METHOD: CFS subjects and controls were interviewed with the Schedule for the Clinical Assessment of Neuropsychiatry (SCAN). The computerised scoring program for SCAN (CATEGO5) facilitates the assignment of operational definitions according to DSM-III-R and ICD-10. Subjects were re-interviewed with SCAN an average of 11 months later. No specific treatments or interventions were given during this period.
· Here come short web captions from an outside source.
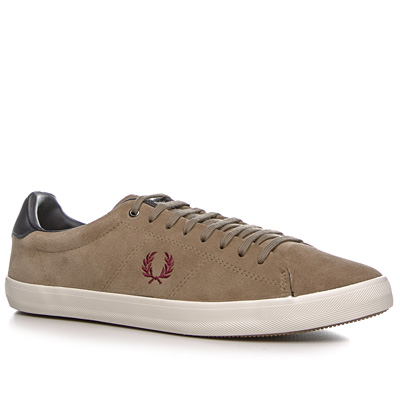Fred Perry Howells Suede greige B4211/627 (Dia 1/2)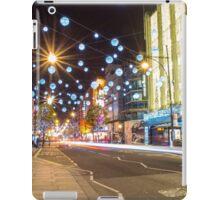 Christmas in Oxford Street iPad Case/Skin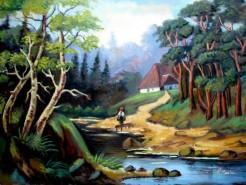 Picturi cu peisaje Tablou peisaj de vara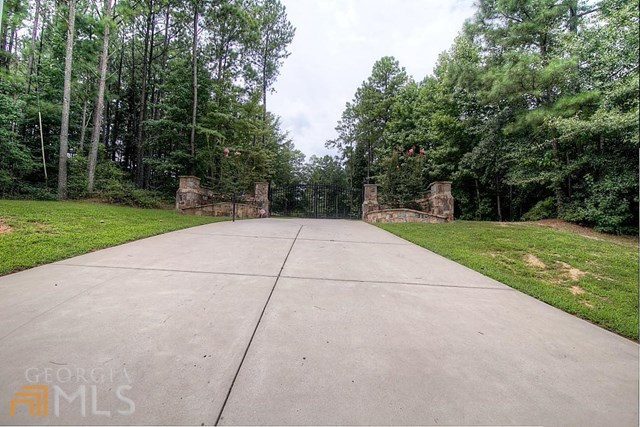 4004 Booth Rd Ne, Conyers, GA, 30012 -- Homes For Sale
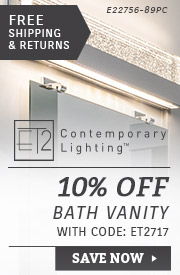 ET2 Lighting | 10% Off Bath Vanity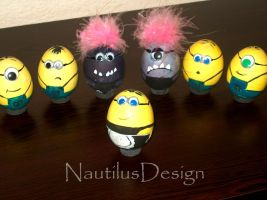 Minions! ^_^ by AquaMysteria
RESULTS: The majority of subjects fulfilled ICD-10 operational criteria for neuraesthenia and had two and a half times the rate of psychiatric morbidity as the healthy comparison group according to the CATEGO5 Index of Definition (ID). Approximately 80% of subjects fulfilled both DSM-III-R and ICD-10 criteria for sleep disorders. There was a significant fall in the number of subjects fulfilling criteria for depression and anxiety disorders and a significant increase in the number of subjects with no diagnosis for DSM-III-R criteria over time. There were no significant changes over time for any diagnosis according to ICD-10 criteria or for overall levels of psychopathology as reflected in CATEGO5 ID levels.
CONCLUSIONS: The ICD-10 'neuraesthenia' definition identifies almost all subjects with CDC-defined CFS. Fifty percent of CFS subjects also had depressive or anxiety disorders, some categories of which remit spontaneously over time.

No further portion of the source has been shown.